Supplied material:
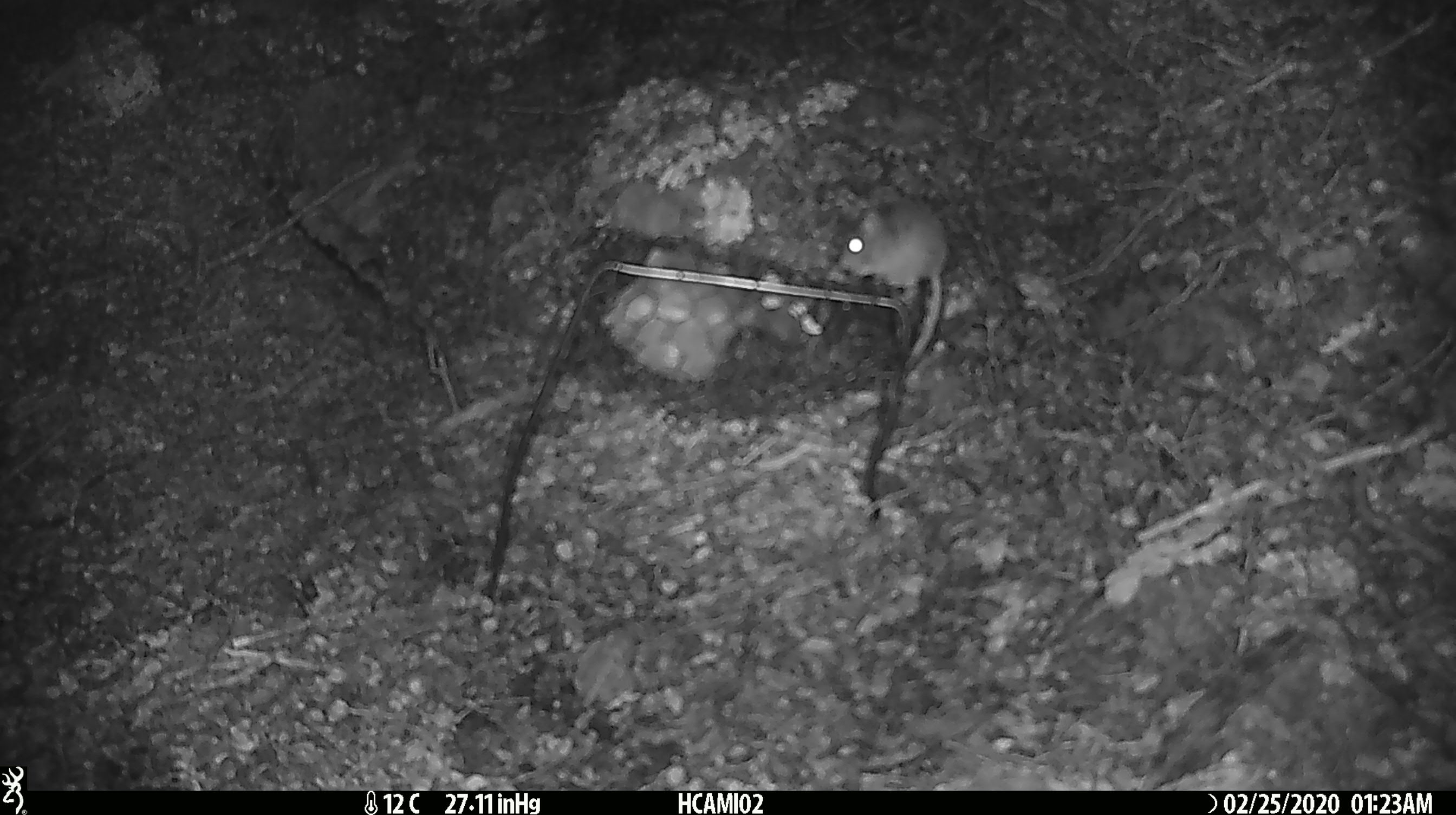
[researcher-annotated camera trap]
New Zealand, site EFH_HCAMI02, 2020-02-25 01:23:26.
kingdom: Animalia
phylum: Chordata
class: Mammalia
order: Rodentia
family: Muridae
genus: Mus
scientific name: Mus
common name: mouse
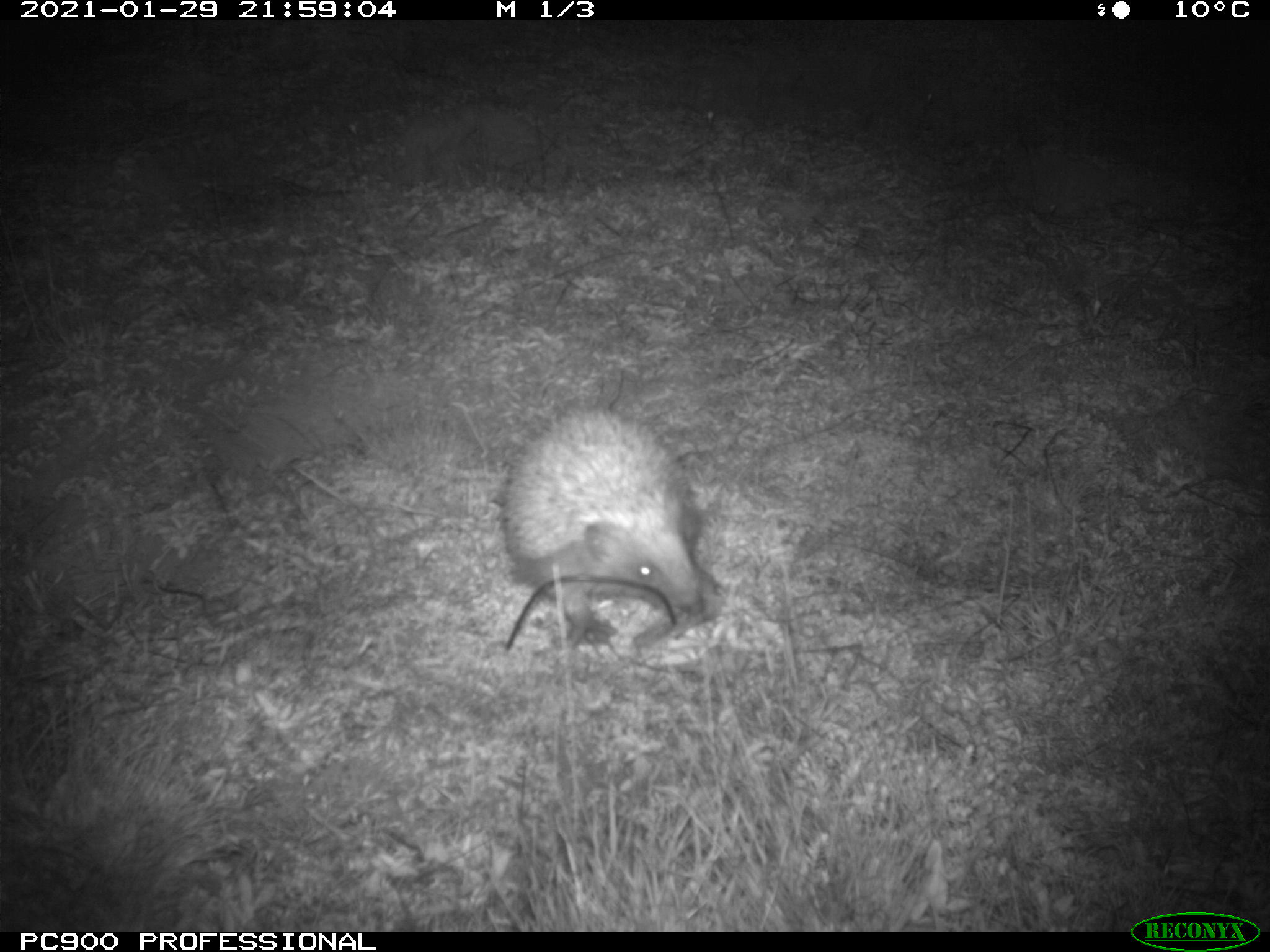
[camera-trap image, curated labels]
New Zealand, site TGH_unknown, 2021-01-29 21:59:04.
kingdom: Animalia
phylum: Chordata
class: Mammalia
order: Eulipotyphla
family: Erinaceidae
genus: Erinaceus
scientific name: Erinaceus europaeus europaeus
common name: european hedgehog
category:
--
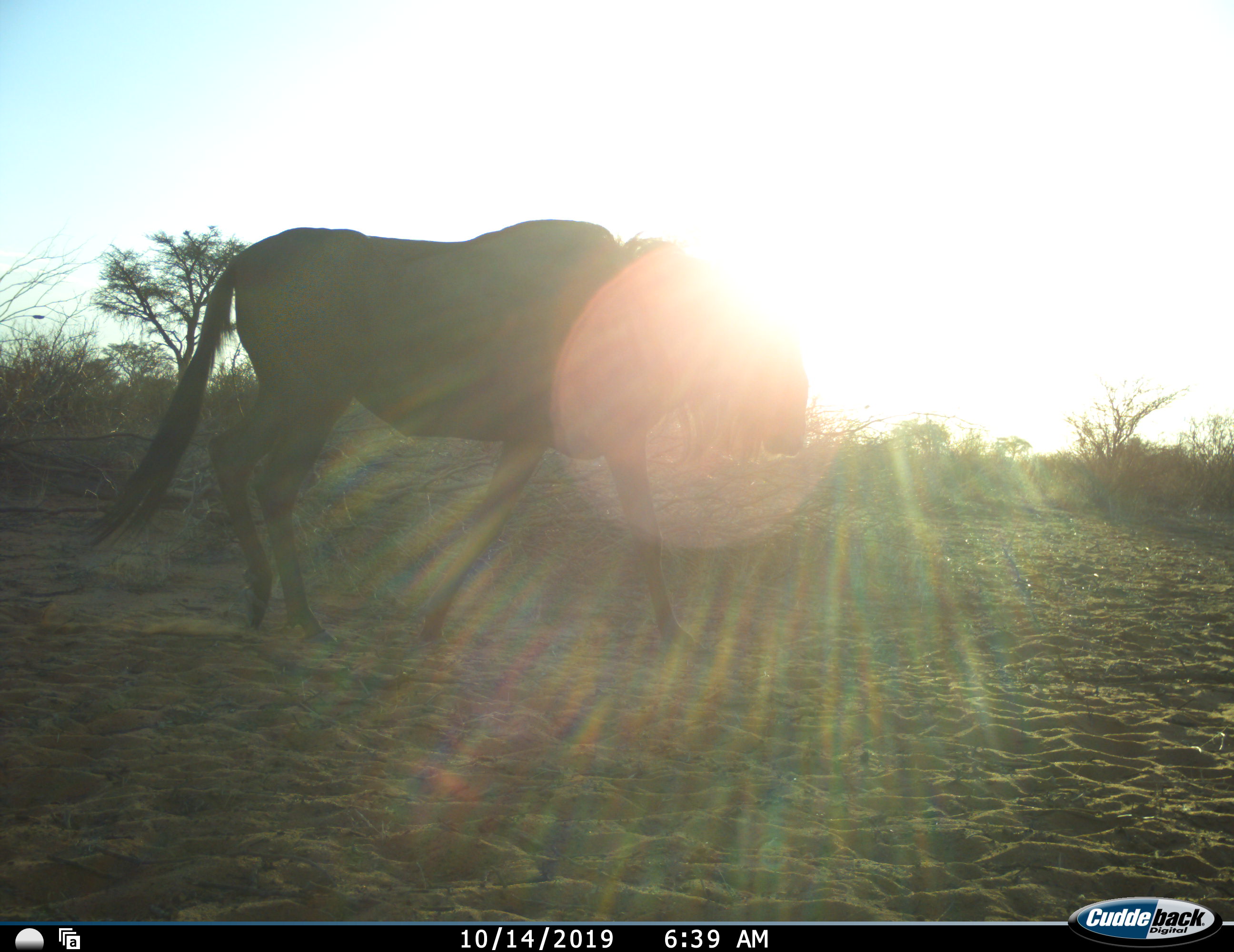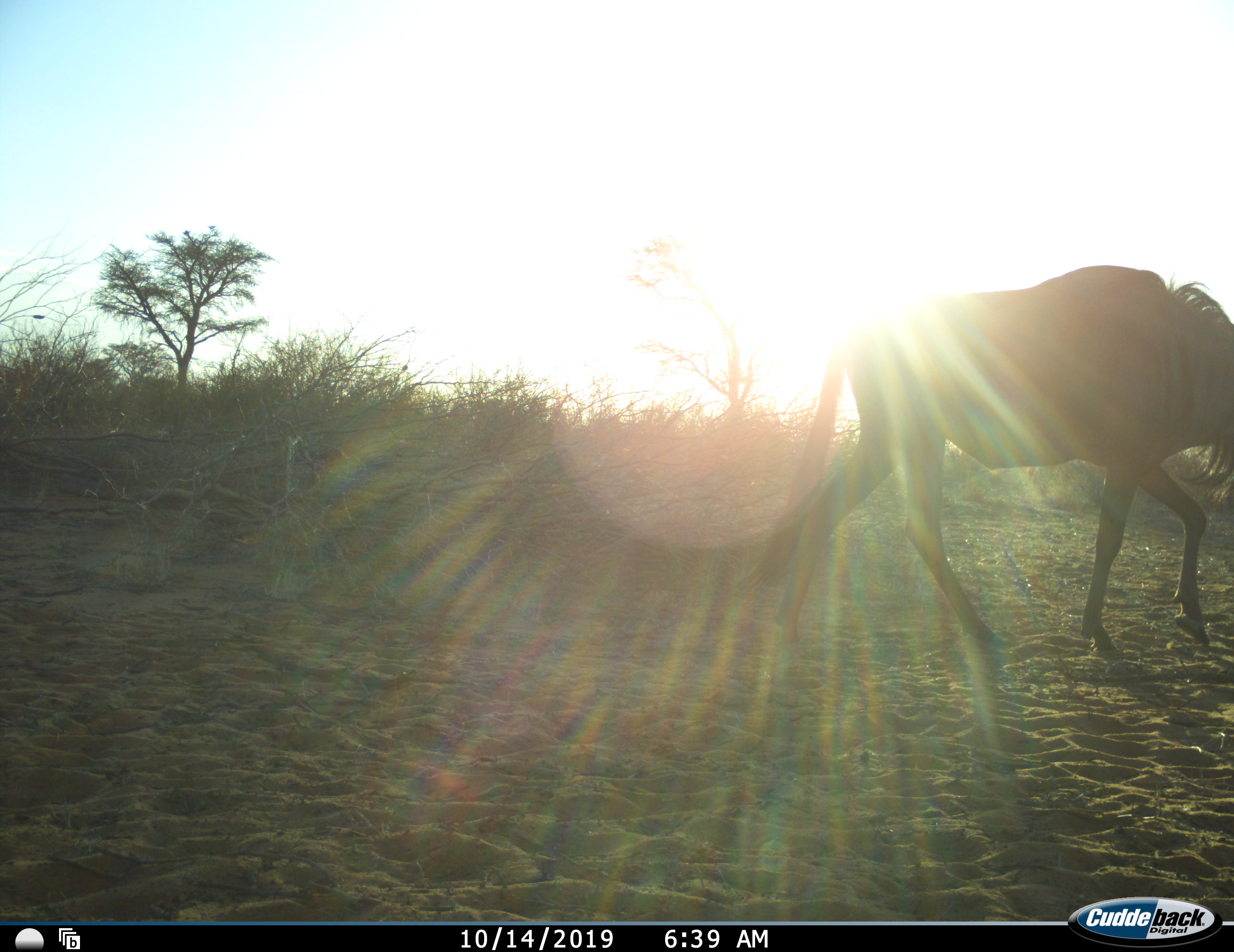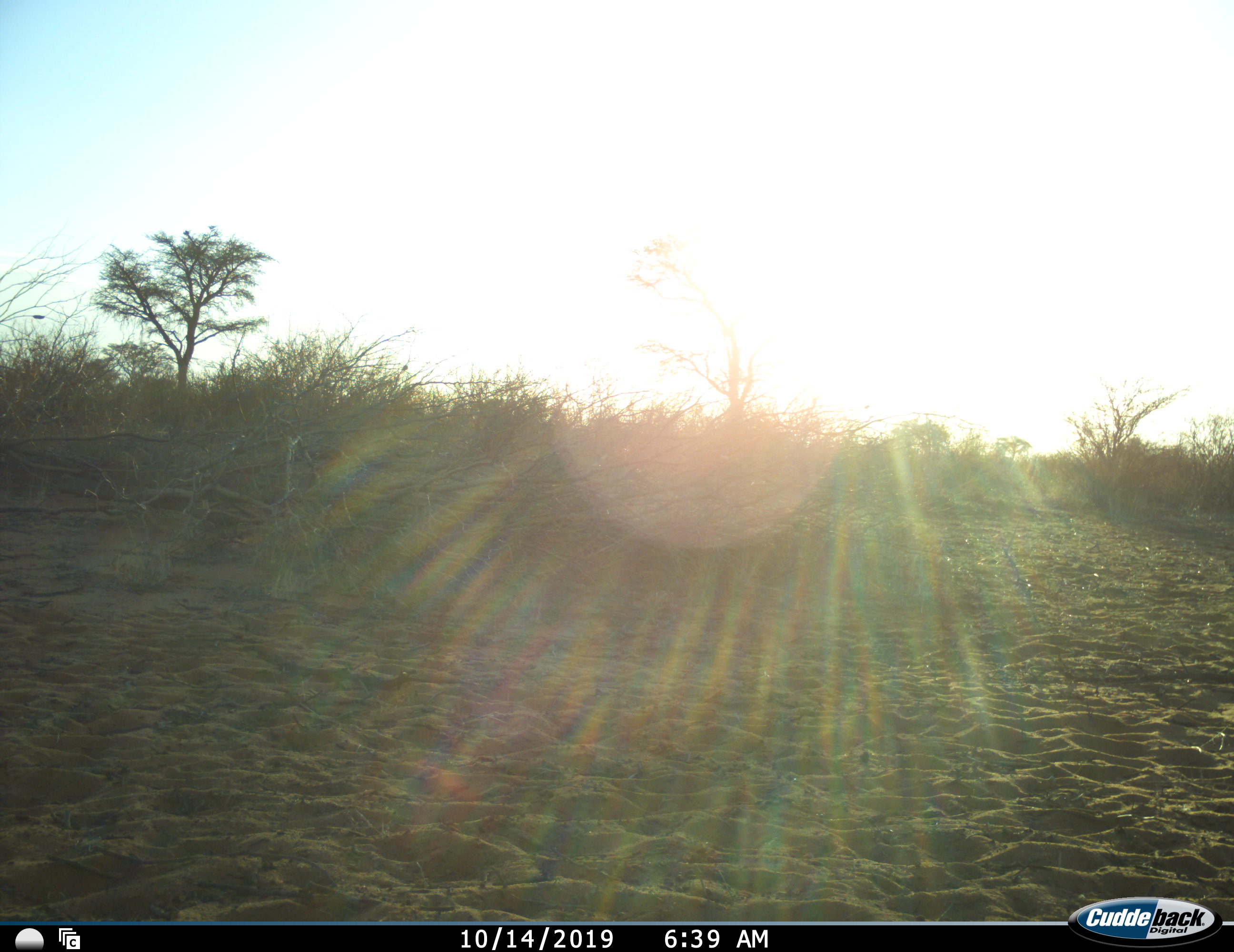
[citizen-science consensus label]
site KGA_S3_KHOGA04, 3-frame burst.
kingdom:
==
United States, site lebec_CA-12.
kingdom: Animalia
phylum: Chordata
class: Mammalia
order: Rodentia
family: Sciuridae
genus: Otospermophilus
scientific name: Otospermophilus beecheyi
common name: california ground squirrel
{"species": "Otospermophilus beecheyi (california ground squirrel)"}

Problem statement:
Report every line of the preceding listing where the string "name" occurs.

Problem solution:
scientific name: Mus
common name: mouse
scientific name: Erinaceus europaeus europaeus
common name: european hedgehog
scientific name: Otospermophilus beecheyi
common name: california ground squirrel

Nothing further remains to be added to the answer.